> **Directions for this task**: Omit every image, and transcribe the remaining entries exactly as given.

> **Input for this task**:
[START]
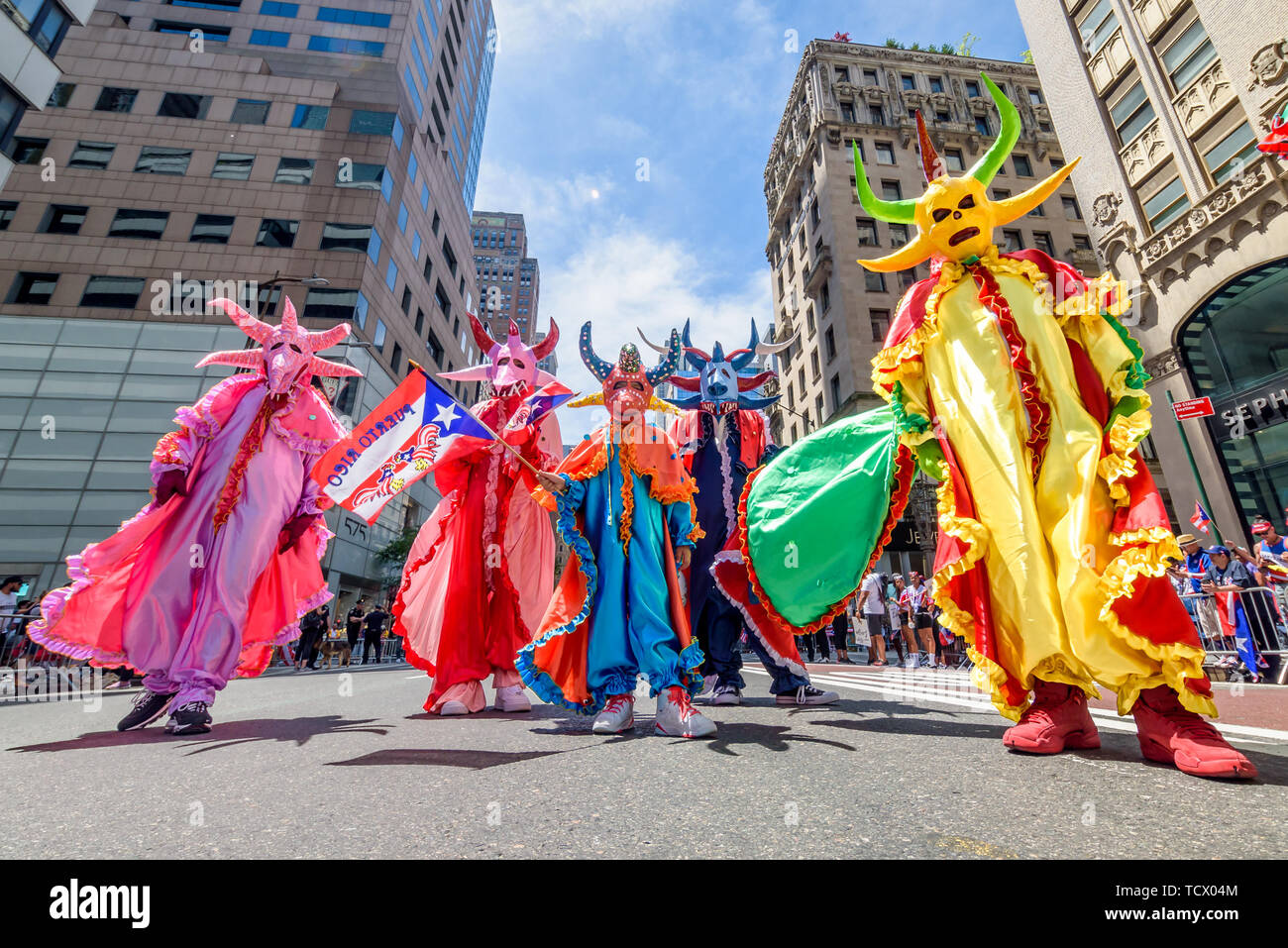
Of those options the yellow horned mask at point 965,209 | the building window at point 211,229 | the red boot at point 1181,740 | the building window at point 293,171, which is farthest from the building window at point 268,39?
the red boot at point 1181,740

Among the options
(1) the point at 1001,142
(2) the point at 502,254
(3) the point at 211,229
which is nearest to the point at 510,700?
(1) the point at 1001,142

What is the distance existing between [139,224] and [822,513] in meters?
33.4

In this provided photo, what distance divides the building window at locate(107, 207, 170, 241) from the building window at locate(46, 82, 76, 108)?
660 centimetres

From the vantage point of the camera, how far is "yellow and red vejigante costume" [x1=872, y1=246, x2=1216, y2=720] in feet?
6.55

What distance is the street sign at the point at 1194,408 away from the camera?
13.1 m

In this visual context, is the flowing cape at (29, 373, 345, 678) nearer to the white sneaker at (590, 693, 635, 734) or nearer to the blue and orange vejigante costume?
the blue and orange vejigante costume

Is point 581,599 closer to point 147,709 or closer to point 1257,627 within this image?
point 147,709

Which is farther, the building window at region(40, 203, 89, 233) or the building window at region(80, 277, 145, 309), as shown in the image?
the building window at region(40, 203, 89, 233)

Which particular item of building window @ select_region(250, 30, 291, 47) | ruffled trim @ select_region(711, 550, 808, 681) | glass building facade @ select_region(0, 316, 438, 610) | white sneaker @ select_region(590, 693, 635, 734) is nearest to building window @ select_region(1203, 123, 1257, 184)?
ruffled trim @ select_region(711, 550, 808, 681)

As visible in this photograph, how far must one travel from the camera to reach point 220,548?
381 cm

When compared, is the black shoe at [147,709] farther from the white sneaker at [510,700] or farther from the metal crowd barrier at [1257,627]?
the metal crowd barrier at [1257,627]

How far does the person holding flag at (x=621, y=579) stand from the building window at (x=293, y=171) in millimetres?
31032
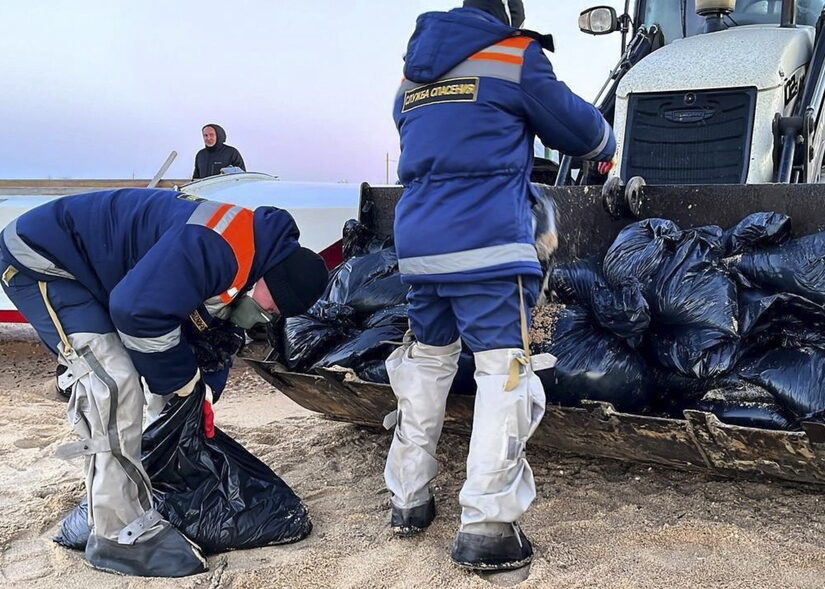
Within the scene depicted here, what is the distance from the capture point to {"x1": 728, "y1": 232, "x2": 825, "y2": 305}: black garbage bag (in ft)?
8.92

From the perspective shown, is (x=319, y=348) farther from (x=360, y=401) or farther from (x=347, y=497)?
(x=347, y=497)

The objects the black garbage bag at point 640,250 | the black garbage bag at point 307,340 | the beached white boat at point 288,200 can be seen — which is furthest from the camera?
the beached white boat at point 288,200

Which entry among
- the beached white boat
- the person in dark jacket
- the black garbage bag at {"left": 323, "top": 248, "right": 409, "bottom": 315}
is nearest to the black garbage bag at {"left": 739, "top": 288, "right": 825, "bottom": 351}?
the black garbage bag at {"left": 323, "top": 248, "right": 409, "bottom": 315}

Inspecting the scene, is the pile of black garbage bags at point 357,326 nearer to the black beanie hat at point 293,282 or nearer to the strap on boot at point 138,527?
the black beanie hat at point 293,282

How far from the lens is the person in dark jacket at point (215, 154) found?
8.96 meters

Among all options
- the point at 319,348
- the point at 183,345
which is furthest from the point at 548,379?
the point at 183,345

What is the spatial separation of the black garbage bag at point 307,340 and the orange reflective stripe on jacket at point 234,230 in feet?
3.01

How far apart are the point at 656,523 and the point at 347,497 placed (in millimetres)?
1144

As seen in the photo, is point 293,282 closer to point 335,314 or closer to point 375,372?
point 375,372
[END]
> **Final result**:
Of those options the yellow horned mask at point 965,209 | the building window at point 211,229 | the red boot at point 1181,740 | the building window at point 293,171, which is farthest from the building window at point 268,39?
the red boot at point 1181,740

Among the options
(1) the point at 1001,142
(2) the point at 502,254
(3) the point at 211,229
which is nearest to the point at 510,700?
(1) the point at 1001,142

What is the distance existing between [139,224] and [822,513] in meters?
33.4

In this provided photo, what distance divides the building window at locate(107, 207, 170, 241) from the building window at locate(46, 82, 76, 108)?
660 centimetres

From the vantage point of the camera, how far is "yellow and red vejigante costume" [x1=872, y1=246, x2=1216, y2=720] in feet?
6.55

What distance is the street sign at the point at 1194,408 away from the camera?
13.1 m

In this visual context, is the flowing cape at (29, 373, 345, 678) nearer to the white sneaker at (590, 693, 635, 734) or nearer to the blue and orange vejigante costume?
the blue and orange vejigante costume

Is point 581,599 closer to point 147,709 or closer to point 1257,627 within this image?
point 147,709

Which is farther, the building window at region(40, 203, 89, 233) or the building window at region(80, 277, 145, 309), as shown in the image?
the building window at region(40, 203, 89, 233)

Which particular item of building window @ select_region(250, 30, 291, 47) | ruffled trim @ select_region(711, 550, 808, 681) | glass building facade @ select_region(0, 316, 438, 610) | white sneaker @ select_region(590, 693, 635, 734) is nearest to building window @ select_region(1203, 123, 1257, 184)?
ruffled trim @ select_region(711, 550, 808, 681)

As visible in this photograph, how far must one travel from the camera to reach point 220,548?
381 cm

When compared, is the black shoe at [147,709] farther from the white sneaker at [510,700] or farther from the metal crowd barrier at [1257,627]?
the metal crowd barrier at [1257,627]

How far does the person holding flag at (x=621, y=579) stand from the building window at (x=293, y=171) in millimetres?
31032
Within the scene depicted here, what is the distance from the capture point to {"x1": 728, "y1": 232, "x2": 825, "y2": 305}: black garbage bag (in ft)?
8.92

From the perspective shown, is (x=319, y=348) farther from (x=360, y=401) or farther from (x=347, y=497)?
(x=347, y=497)

The objects the black garbage bag at point 640,250 | the black garbage bag at point 307,340 | the beached white boat at point 288,200 can be seen — which is furthest from the camera?
the beached white boat at point 288,200

Which entry among
- the beached white boat
- the person in dark jacket
- the black garbage bag at {"left": 323, "top": 248, "right": 409, "bottom": 315}
is nearest to the black garbage bag at {"left": 739, "top": 288, "right": 825, "bottom": 351}?
the black garbage bag at {"left": 323, "top": 248, "right": 409, "bottom": 315}

Inspecting the scene, is the pile of black garbage bags at point 357,326 nearer to the black beanie hat at point 293,282 or nearer to the strap on boot at point 138,527?
the black beanie hat at point 293,282

How far from the lens is the person in dark jacket at point (215, 154) found?
8.96 meters

Among all options
- the point at 319,348
- the point at 183,345
which is furthest from the point at 548,379?
the point at 183,345

What is the spatial separation of the black garbage bag at point 307,340 and the orange reflective stripe on jacket at point 234,230 in feet?
3.01

How far apart are the point at 656,523 and the point at 347,497 placed (in millimetres)?
1144

As seen in the photo, is point 293,282 closer to point 335,314 or closer to point 375,372?
point 375,372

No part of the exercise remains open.